In 1959, I submitted a paper proposing that the Planck length L and time T should play a fundamental role in physics. In the case of L, the idea was based on an analysis of Werner Heisenberg’s microscope experiment, taking account of the gravitational field of the photon used to measure the position of the particle. For T, the analysis involved the problem of keeping clocks synchronized in view of both the uncertainty relation between the reading of a clock and its energy, and the influence of gravitational energy on the rate of the clock. In both cases, I found that one runs into trouble when trying to obtain a position measurement (clock synchronization) with error less than L (T). At the time, I knew nothing of Planck’s proposal. Eventually this paper, and a follow-up, were published. 1 While my paper was suffering referee trouble, a similar idea was proposed by Asher Peres and Nathan Rosen. 2  

I don’t claim that my papers deserved any better fate than they received: years of referee trouble, eventual publication, a cold shoulder from the physics community.

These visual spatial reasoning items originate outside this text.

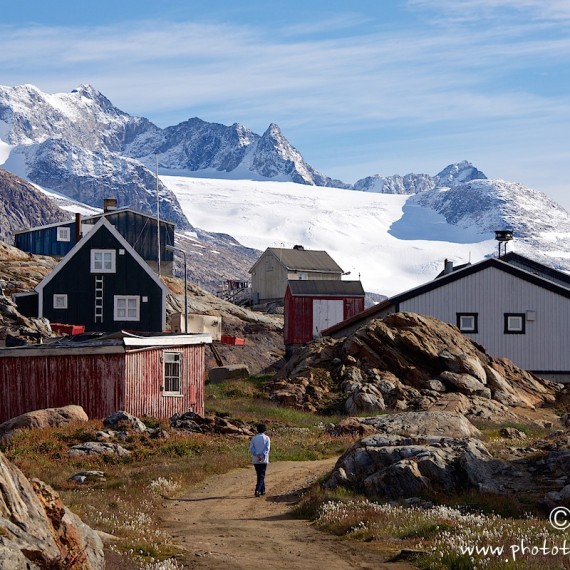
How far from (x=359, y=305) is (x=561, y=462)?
56959 millimetres

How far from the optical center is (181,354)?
1628 inches

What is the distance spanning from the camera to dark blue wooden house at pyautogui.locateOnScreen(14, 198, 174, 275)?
100875 millimetres

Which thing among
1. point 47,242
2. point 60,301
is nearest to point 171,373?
point 60,301

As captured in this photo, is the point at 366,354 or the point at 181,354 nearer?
the point at 181,354

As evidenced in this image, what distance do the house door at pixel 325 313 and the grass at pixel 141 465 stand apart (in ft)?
114

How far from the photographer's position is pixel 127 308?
6134cm

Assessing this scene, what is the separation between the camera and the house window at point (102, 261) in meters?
60.8

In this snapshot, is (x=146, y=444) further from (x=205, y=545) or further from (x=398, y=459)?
(x=205, y=545)

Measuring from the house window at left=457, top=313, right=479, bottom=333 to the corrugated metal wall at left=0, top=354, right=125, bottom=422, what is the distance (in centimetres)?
2445

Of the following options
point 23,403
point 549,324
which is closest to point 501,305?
point 549,324

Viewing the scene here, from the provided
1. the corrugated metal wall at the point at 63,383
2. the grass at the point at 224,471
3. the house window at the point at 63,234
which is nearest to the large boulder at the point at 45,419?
the grass at the point at 224,471

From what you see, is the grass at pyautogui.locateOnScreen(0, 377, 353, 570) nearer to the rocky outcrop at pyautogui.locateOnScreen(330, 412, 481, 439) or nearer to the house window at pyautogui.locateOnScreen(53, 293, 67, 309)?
the rocky outcrop at pyautogui.locateOnScreen(330, 412, 481, 439)

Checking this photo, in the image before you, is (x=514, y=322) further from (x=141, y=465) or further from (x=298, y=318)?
(x=141, y=465)

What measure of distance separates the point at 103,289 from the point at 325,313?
21.4 meters
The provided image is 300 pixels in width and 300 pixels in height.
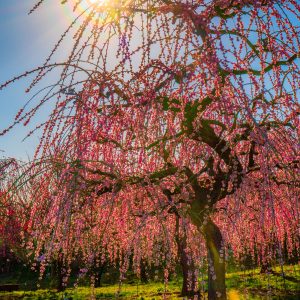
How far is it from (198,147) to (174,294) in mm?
8293

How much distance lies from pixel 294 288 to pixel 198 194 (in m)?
7.10

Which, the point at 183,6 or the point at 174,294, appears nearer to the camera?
Result: the point at 183,6

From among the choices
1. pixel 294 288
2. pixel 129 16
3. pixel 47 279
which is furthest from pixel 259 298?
pixel 47 279

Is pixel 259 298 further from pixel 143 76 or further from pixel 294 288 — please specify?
pixel 143 76

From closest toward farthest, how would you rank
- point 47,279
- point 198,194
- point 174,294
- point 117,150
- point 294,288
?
point 117,150, point 198,194, point 294,288, point 174,294, point 47,279

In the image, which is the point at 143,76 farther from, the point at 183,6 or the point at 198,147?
the point at 198,147

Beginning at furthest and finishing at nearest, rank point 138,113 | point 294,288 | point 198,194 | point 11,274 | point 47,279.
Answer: point 11,274, point 47,279, point 294,288, point 198,194, point 138,113

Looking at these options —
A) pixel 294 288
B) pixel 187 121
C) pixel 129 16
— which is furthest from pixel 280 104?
pixel 294 288

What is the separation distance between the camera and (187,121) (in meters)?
4.70

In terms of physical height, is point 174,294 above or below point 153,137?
below

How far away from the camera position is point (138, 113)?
3.78m

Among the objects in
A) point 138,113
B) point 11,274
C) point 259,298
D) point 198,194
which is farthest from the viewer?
point 11,274

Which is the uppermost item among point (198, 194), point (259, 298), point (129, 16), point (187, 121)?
point (129, 16)

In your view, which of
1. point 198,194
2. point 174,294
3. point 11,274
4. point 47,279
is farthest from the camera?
point 11,274
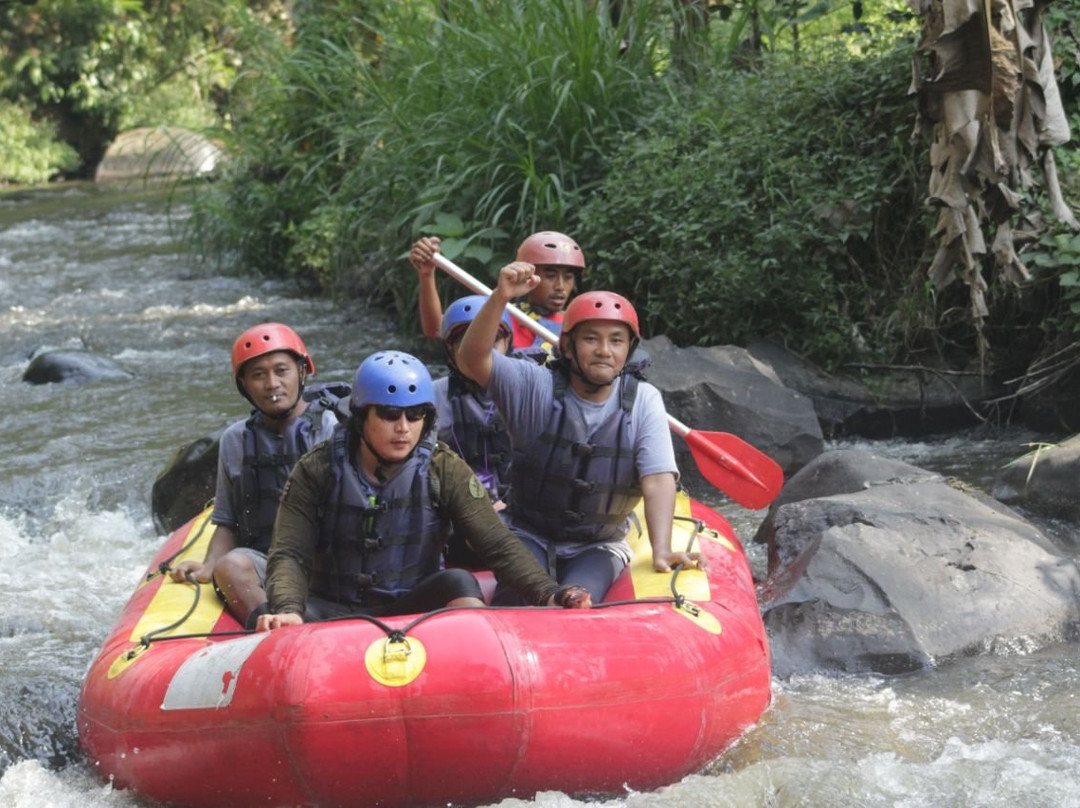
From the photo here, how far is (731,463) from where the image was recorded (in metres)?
5.19

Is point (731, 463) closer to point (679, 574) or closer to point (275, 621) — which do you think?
point (679, 574)

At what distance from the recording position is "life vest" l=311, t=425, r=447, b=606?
12.2 ft

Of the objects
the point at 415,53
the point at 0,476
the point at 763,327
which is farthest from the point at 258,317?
the point at 763,327

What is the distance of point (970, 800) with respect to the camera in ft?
11.2

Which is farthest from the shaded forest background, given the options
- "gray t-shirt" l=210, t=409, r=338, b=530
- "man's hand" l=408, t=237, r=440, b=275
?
"gray t-shirt" l=210, t=409, r=338, b=530

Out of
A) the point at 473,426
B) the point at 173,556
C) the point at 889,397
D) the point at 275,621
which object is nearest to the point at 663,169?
the point at 889,397

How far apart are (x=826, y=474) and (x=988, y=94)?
1744 mm

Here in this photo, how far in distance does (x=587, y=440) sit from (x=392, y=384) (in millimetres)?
700

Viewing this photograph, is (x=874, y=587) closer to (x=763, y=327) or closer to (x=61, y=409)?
(x=763, y=327)

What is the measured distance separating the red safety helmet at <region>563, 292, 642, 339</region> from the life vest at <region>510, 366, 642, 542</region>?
18cm

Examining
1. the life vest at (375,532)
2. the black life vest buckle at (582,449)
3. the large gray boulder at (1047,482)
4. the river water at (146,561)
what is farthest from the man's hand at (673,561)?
the large gray boulder at (1047,482)

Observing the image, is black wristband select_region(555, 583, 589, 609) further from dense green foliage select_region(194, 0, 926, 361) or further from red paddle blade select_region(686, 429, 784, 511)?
dense green foliage select_region(194, 0, 926, 361)

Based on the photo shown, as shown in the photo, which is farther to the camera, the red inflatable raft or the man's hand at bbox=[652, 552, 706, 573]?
the man's hand at bbox=[652, 552, 706, 573]

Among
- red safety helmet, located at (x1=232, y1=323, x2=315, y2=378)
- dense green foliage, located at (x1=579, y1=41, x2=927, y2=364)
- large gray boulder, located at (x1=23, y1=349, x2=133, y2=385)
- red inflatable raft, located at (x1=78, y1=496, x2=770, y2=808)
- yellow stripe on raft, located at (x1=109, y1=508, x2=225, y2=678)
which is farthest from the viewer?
large gray boulder, located at (x1=23, y1=349, x2=133, y2=385)
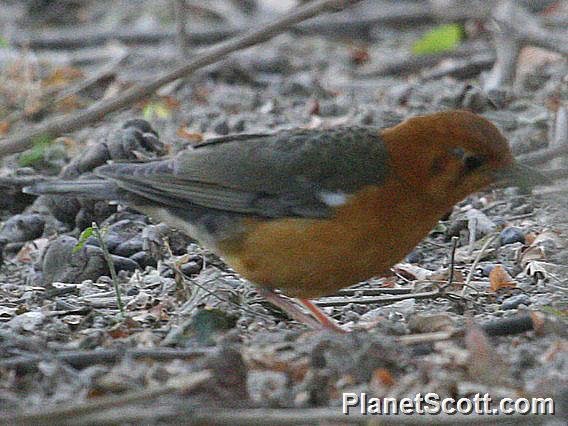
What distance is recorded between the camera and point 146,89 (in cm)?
408

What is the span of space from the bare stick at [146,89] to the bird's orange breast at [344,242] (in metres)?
0.82

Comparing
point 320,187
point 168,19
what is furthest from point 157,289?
point 168,19

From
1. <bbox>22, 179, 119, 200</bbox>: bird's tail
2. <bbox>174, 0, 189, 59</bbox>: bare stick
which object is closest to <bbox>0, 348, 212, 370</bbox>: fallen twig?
<bbox>22, 179, 119, 200</bbox>: bird's tail

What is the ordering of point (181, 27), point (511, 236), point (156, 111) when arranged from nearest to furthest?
point (511, 236) → point (181, 27) → point (156, 111)

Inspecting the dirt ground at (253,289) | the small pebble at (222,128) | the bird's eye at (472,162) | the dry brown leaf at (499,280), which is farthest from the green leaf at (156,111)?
the bird's eye at (472,162)

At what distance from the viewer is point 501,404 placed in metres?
3.74

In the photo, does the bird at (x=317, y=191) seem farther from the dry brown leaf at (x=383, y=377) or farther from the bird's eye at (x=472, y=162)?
the dry brown leaf at (x=383, y=377)

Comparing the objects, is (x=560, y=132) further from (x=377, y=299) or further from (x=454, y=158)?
(x=454, y=158)

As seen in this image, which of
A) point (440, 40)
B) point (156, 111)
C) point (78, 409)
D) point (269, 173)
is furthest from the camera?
point (440, 40)

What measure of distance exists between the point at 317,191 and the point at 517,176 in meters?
0.90

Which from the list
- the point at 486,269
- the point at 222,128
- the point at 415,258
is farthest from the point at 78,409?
the point at 222,128

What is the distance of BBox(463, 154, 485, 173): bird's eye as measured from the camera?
4.70 meters

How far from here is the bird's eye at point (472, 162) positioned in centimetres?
470

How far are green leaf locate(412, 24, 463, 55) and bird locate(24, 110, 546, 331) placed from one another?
554 cm
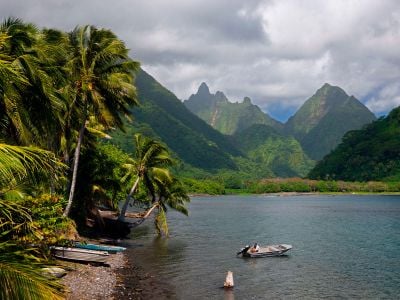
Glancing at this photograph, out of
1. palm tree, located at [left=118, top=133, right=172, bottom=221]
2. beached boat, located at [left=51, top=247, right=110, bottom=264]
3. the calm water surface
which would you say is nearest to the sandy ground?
beached boat, located at [left=51, top=247, right=110, bottom=264]

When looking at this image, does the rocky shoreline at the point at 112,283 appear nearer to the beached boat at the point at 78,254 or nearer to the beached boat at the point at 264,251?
the beached boat at the point at 78,254

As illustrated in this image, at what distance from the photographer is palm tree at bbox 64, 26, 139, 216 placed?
37.0 m

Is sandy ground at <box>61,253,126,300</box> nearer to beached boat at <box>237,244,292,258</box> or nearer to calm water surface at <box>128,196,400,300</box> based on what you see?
calm water surface at <box>128,196,400,300</box>

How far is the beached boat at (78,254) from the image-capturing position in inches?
1191

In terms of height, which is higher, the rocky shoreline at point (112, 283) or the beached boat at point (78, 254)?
the beached boat at point (78, 254)

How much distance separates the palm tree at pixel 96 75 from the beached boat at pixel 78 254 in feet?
18.8

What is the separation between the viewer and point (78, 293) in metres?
25.6

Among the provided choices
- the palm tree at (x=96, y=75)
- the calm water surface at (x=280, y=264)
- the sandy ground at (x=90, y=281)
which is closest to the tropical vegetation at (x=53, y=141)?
the palm tree at (x=96, y=75)

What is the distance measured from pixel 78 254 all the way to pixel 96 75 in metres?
15.9

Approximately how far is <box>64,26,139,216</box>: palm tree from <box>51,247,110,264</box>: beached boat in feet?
18.8

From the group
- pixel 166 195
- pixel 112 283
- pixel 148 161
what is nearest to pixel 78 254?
pixel 112 283

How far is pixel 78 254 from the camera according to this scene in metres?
31.1

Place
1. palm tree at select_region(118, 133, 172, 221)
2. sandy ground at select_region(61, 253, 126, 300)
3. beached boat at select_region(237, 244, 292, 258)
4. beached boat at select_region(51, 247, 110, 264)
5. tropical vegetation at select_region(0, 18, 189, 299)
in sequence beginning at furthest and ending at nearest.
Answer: palm tree at select_region(118, 133, 172, 221) < beached boat at select_region(237, 244, 292, 258) < beached boat at select_region(51, 247, 110, 264) < sandy ground at select_region(61, 253, 126, 300) < tropical vegetation at select_region(0, 18, 189, 299)

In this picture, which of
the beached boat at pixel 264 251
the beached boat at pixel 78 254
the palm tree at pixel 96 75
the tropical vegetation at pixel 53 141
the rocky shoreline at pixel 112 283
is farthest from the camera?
the beached boat at pixel 264 251
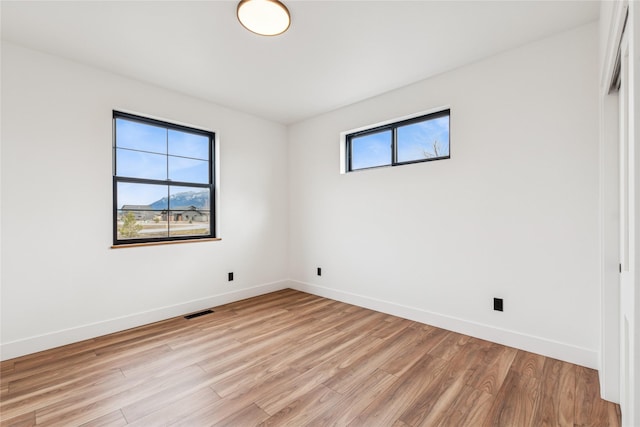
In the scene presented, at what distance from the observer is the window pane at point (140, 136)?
303 cm

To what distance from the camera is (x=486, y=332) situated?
2.63m

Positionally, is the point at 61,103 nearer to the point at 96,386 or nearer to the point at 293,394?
the point at 96,386

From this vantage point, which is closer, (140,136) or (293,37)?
(293,37)

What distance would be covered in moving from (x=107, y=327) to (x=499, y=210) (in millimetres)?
3930

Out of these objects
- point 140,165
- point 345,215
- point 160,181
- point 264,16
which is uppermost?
point 264,16

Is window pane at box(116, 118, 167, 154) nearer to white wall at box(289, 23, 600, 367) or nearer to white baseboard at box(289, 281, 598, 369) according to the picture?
white wall at box(289, 23, 600, 367)

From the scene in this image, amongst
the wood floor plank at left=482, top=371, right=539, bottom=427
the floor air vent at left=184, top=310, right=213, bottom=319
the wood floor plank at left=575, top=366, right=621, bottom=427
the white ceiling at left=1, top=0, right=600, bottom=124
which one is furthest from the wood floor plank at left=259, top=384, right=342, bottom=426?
the white ceiling at left=1, top=0, right=600, bottom=124

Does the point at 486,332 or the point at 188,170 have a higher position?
the point at 188,170

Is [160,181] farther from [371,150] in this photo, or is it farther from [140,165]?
[371,150]

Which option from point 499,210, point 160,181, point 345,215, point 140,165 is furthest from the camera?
point 345,215

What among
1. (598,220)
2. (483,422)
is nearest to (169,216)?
(483,422)

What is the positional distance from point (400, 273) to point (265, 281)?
2067 mm

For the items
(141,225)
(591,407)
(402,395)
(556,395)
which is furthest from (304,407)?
(141,225)

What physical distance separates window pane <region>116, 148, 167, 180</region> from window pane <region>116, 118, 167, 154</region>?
7 cm
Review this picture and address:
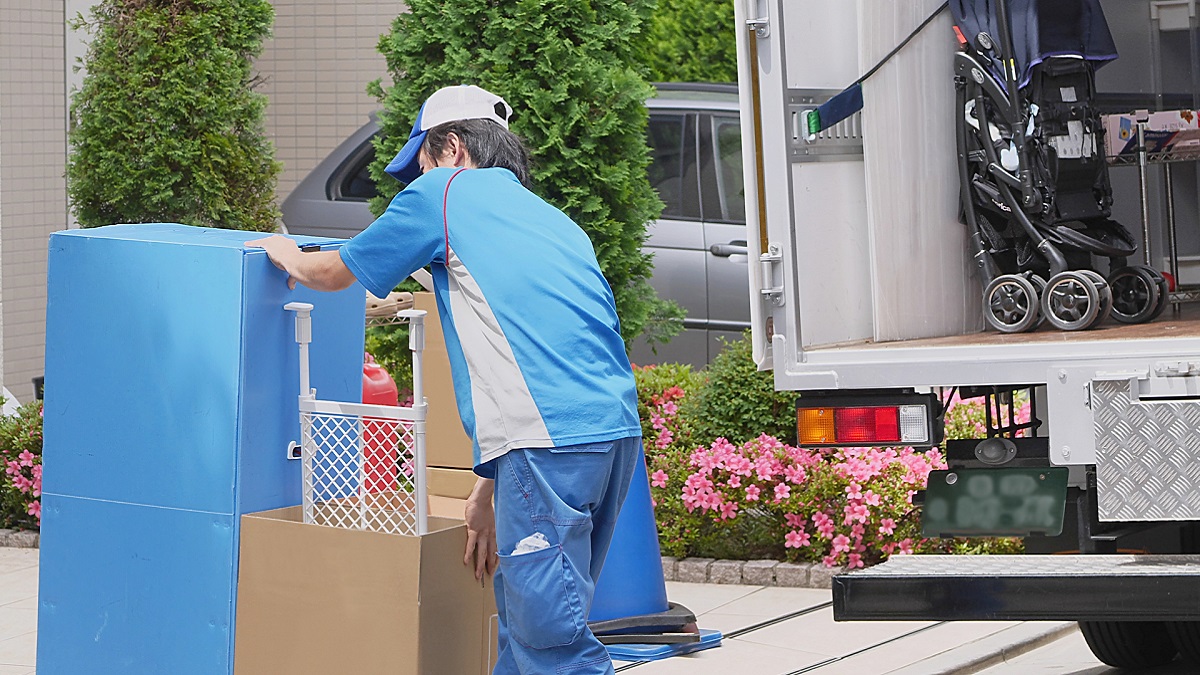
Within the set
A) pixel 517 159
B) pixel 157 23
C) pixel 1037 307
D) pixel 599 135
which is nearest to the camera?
pixel 517 159

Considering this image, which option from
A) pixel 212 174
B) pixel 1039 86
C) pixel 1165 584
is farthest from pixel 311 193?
pixel 1165 584

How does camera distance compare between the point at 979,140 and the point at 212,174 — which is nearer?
the point at 979,140

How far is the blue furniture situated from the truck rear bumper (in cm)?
147

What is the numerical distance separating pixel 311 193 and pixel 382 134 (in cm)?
146

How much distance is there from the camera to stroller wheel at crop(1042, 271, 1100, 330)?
483 cm

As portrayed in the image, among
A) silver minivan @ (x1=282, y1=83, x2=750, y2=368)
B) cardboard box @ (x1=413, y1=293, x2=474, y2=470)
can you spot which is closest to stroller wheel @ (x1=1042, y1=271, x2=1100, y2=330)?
cardboard box @ (x1=413, y1=293, x2=474, y2=470)

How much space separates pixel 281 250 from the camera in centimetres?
387

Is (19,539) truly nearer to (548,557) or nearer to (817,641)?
(817,641)

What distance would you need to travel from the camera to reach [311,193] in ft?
28.3

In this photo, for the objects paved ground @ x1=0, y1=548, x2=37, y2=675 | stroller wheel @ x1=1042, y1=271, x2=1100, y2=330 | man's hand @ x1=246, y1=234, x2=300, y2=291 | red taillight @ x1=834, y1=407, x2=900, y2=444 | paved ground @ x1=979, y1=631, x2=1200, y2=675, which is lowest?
paved ground @ x1=979, y1=631, x2=1200, y2=675

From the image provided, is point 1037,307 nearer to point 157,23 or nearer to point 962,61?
point 962,61

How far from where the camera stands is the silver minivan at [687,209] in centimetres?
827

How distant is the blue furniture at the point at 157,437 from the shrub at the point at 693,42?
8.20 meters

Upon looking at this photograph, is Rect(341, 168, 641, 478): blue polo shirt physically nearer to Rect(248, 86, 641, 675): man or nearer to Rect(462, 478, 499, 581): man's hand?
Rect(248, 86, 641, 675): man
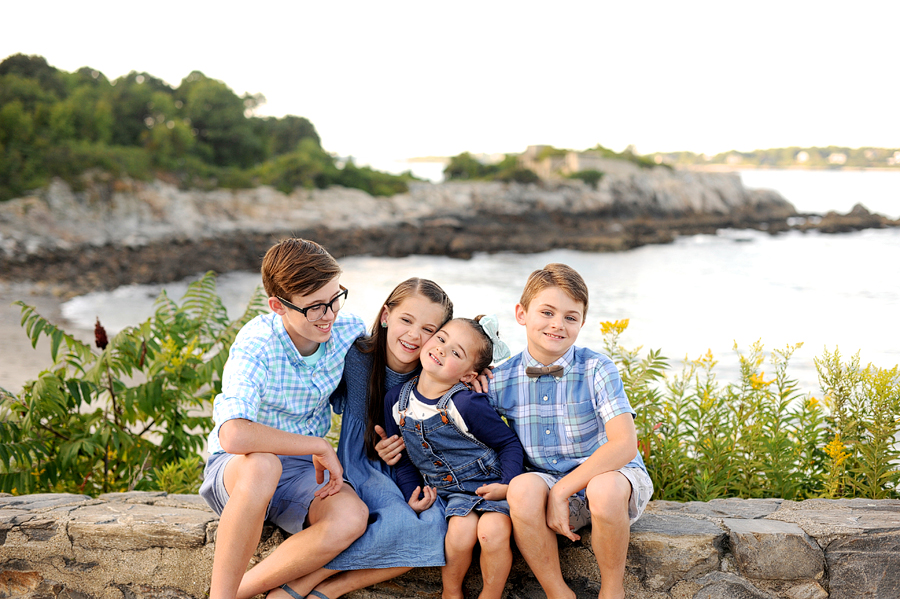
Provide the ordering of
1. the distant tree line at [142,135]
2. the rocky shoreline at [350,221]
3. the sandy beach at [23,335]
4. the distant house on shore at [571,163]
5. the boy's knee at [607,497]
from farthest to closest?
1. the distant house on shore at [571,163]
2. the distant tree line at [142,135]
3. the rocky shoreline at [350,221]
4. the sandy beach at [23,335]
5. the boy's knee at [607,497]

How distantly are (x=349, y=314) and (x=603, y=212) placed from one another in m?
36.3

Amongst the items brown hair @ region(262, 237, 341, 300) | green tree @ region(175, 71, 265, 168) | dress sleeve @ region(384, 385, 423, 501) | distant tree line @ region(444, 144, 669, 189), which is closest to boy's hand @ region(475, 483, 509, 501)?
dress sleeve @ region(384, 385, 423, 501)

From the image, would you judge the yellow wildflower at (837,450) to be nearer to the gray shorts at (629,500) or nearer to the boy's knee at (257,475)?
the gray shorts at (629,500)

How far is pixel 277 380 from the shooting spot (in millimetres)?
2367

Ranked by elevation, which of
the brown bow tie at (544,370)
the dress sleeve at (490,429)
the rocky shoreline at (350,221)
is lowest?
the dress sleeve at (490,429)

But some of the reasons for this cold shoulder are worth noting. At the time, I read many referee reports on my papers and discussed the matter with every theoretical physicist who was willing to listen; nobody that I contacted recognized the connection with the Planck proposal, and few took seriously the idea of L as a possible fundamental length. The view was nearly unanimous, not just that I had failed to prove my result, but that the Planck length could never play a fundamental role in physics. A minority held that there could be no fundamental length at all, but most were then convinced that a fundamental length L’, of the order of the proton Compton wavelength, was the wave of the future. Moreover, the people I contacted seemed to treat this much longer fundamental length as established fact, not speculation, despite the lack of actual evidence for it. Of the people I contacted, the only ones I can recall who had a positive attitude to the idea of L as a fundamental length were Henry Primakoff, David Bohm, and Roger Penrose.

I don’t know when or how the transition of the Planck proposal from heresy to conventional wisdom took place, but I can attest that it had not even begun in the mid-1960s. I suspect that it did not really begin to take hold until at least the mid-1970s, but perhaps others can enlighten me on this.